Photo: We develop our self-esteem from a young age

Self-esteem is how we feel about ourselves – our feelings of self-worth and value which has a direct impact on our confidence i.e. how we measure our ability to achieve. It’s not fixed, but varies according to how we’re feeling, who we are with, and what we are doing.

Self-esteem is like a personal generator – you stoke it up when you are feeling low by doing things you know will make you feel good. People with low self-esteem look to others to stoke them up, rather than themselves.

How we develop self-esteem

We develop our self-esteem from a young age from our main caregivers who show us esteem and value by their responses to our infant communication. We believe in ourselves if others have given us reason to believe we’re worth caring for – they demonstrate to us that we’re esteemed. So self-esteem is nurtured rather than something we’re born with.

Good communication is key

Research differs as to whether deaf children with deaf parents have higher self-esteem than deaf children with hearing parents. What is clear is that the level of communication, as well as how full and successful this is, has a big impact on the child’s self-esteem. So having good communication with your child is the important thing, no matter what form that takes.

Tips for success in building self-esteem

Build your deaf child’s sense of self-worth and confidence – don’t underestimate your child because they are deaf. Here are some tips to help:

  • Involve your deaf child in activities such as swimming, cycling, music, dance, sports, art to build their confidence.
  • Help them develop a sense of responsibility – show them you know they are good at certain things and ask for their help with them. Trust them and try not to hover over them when they are doing something.
  • Help them find their own solutions – listen to their difficulties with full attention and avoid offering advice and solutions. Instead support them to problem solve and trust them to sort things out for themselves, with you there if they need you.
  • Encourage them to help others – even very young children love to be helpful.
  • Encourage them to be open and honest with their feelings – it’s OK for them to show their feelings in ways that don’t hurt others.
  • Be their role model – your children model themselves on you. 

Reflect on your day

Use these questions as a guide to reflect on how you progress in developing your deaf child’s self-esteem each day.

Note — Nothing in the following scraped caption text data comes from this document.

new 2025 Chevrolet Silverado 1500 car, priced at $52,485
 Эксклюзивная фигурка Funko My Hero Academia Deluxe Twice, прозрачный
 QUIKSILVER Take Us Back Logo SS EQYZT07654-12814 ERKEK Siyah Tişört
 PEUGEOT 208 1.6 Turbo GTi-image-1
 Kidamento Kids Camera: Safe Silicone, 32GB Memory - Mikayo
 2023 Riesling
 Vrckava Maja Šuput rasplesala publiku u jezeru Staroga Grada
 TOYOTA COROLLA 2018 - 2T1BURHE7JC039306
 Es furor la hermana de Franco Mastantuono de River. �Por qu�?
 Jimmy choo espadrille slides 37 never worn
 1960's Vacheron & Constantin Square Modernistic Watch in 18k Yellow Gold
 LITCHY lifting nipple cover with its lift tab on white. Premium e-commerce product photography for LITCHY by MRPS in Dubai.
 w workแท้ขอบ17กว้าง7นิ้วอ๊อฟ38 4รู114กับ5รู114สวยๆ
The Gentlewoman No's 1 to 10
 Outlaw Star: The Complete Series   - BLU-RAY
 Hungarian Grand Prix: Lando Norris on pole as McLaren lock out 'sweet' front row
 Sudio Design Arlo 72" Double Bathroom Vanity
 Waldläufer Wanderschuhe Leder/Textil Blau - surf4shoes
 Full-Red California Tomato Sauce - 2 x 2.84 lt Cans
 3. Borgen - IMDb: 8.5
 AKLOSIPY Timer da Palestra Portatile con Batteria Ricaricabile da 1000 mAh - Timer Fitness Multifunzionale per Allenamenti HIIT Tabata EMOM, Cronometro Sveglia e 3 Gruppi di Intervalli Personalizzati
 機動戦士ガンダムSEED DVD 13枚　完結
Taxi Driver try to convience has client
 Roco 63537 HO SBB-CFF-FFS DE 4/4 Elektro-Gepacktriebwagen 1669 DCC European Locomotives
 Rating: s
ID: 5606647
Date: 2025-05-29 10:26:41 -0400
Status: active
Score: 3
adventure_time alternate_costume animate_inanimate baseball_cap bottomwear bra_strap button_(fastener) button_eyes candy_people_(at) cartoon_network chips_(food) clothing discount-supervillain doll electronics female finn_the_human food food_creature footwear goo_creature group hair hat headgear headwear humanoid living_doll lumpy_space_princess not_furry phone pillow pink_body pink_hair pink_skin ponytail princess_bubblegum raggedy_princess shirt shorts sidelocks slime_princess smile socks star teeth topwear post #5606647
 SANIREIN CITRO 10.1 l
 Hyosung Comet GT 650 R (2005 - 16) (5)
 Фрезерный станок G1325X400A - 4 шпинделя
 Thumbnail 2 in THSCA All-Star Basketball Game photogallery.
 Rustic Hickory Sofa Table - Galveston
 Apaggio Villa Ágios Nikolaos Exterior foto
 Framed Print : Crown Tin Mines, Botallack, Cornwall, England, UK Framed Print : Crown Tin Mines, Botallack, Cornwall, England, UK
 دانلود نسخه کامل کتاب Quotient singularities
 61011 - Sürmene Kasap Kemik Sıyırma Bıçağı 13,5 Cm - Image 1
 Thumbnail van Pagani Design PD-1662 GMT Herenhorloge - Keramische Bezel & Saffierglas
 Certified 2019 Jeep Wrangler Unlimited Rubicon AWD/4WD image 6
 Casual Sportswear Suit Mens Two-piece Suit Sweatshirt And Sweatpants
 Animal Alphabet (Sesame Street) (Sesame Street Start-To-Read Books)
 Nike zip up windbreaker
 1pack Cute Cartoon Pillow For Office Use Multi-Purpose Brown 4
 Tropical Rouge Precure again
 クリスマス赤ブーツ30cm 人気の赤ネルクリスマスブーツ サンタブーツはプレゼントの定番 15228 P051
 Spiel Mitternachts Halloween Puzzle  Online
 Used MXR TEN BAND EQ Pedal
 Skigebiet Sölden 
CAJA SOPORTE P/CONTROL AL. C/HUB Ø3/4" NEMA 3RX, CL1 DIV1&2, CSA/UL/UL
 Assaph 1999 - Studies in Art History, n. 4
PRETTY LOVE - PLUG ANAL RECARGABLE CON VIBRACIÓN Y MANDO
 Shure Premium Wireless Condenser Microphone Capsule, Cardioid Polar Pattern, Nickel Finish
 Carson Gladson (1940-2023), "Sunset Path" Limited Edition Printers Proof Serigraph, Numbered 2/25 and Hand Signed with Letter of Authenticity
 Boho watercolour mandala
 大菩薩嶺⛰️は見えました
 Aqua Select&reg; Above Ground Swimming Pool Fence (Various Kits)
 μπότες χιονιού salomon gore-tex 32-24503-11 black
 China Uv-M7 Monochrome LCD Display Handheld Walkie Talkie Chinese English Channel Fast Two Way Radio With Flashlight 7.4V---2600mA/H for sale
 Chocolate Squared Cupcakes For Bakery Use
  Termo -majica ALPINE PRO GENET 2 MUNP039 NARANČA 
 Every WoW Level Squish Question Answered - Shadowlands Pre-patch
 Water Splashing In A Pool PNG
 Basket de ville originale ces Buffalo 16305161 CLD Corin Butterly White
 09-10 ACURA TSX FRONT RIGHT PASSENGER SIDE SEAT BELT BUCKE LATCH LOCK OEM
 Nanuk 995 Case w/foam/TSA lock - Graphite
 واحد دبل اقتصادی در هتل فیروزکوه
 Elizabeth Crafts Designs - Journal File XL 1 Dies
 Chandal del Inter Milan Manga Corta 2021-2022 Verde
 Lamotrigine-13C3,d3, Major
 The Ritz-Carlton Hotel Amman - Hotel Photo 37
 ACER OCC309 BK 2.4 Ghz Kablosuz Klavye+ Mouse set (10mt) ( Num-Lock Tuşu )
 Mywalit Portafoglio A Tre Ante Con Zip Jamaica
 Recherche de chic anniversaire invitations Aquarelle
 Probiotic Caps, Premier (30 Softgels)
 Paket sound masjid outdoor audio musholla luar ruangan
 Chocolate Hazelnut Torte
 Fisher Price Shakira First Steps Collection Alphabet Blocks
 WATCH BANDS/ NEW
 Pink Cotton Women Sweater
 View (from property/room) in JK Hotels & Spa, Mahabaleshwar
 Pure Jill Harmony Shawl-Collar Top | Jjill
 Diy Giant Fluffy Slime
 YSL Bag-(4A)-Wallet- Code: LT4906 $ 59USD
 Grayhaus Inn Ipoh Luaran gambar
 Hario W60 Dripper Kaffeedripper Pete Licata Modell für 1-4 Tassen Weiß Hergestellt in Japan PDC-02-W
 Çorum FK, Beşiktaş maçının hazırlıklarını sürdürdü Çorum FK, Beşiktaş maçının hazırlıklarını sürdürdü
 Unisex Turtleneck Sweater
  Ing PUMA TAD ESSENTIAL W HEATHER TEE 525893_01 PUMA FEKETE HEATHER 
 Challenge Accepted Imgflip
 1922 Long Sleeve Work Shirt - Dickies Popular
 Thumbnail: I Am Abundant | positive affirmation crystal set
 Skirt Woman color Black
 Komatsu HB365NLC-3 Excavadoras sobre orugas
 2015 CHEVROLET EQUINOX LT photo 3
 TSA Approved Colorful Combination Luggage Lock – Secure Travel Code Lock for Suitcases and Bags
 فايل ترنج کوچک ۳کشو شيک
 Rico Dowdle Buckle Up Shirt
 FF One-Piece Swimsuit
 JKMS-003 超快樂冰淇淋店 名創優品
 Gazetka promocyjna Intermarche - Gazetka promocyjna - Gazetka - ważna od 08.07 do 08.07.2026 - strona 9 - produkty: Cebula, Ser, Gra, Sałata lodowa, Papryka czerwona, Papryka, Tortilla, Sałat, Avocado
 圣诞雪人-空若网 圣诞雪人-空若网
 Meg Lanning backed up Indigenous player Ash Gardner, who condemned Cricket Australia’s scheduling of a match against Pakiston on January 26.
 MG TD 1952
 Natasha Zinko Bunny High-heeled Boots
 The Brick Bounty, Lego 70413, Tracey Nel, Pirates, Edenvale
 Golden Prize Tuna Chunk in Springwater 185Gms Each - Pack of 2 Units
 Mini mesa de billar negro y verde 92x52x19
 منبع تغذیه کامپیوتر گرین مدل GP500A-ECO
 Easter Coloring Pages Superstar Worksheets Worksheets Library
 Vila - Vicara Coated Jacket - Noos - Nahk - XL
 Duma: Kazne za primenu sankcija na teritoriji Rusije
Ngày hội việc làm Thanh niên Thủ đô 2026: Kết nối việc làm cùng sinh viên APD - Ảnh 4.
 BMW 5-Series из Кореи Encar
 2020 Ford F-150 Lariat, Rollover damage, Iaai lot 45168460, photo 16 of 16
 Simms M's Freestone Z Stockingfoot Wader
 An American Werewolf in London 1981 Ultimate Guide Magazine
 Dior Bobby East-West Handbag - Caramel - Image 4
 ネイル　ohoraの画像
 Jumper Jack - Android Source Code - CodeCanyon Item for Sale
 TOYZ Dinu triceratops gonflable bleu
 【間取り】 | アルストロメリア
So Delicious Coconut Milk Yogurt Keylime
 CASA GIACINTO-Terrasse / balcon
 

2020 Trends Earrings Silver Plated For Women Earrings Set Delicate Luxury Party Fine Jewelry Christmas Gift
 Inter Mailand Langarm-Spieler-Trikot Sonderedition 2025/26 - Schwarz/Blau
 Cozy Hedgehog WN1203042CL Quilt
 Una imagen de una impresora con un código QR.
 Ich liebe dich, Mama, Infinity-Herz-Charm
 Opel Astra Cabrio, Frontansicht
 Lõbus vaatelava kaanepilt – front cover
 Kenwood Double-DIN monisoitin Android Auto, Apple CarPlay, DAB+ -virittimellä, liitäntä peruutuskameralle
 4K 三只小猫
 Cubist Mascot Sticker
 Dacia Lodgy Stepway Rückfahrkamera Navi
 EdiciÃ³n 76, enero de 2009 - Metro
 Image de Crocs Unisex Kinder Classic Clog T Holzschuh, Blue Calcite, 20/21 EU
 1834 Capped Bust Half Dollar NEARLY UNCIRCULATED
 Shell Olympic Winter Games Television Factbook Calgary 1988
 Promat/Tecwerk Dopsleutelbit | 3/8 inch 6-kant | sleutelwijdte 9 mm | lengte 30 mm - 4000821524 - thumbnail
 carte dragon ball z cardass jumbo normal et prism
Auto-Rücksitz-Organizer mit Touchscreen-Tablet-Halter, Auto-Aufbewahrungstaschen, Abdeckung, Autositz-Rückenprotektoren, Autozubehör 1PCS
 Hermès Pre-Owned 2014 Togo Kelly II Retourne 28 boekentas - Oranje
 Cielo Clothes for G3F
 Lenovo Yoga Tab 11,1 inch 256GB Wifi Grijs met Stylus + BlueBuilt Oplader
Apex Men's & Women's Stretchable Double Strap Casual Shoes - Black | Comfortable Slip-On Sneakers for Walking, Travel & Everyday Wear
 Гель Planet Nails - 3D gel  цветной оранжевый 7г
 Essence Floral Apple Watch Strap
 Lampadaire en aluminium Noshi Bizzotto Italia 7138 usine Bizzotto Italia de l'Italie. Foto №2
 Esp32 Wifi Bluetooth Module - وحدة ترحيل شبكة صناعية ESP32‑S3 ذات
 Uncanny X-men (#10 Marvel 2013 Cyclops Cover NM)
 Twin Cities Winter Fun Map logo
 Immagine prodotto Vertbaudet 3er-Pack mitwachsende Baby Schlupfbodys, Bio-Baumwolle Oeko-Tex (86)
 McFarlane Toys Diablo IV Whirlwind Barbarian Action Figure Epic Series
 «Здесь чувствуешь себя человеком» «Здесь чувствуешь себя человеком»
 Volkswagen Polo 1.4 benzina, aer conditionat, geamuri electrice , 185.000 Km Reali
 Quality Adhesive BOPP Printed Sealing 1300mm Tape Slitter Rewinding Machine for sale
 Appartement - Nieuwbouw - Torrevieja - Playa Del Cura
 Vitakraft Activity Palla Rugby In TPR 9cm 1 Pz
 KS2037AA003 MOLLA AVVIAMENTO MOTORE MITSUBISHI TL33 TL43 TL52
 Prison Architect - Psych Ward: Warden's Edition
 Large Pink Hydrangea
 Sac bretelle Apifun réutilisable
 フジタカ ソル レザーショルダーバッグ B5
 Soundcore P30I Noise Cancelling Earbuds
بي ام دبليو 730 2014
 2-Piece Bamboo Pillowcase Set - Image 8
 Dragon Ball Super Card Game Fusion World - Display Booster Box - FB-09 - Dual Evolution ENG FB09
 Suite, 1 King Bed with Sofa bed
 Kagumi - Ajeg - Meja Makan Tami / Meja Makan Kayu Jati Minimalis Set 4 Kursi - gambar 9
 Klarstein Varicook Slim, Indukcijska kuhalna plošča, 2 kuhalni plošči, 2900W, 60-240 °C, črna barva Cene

  • Have I helped them feel good about themselves today?
  • Have I shown that I have understood their feelings or their point of view on anything today?
  • Have I shown any interest in, or asked about, anything they have done today?
  • Have I listened to them giving full attention at least once?
  • Will they think I am on their side?

Look after your own needs

Much of parenting skills centre on the child's behaviour, however it’s also important to realise what an important role we play being parents. It’s vital to recognise this and take care of our own wellbeing. So remember to value yourself as well by doing things that nurture you. Give yourself some time each day – a walk or run, a paper or magazine, a nice bath, food you like rather than the children’s menu.

Looking after your own needs will ultimately make you feel better able to cope and a happier parent to be around.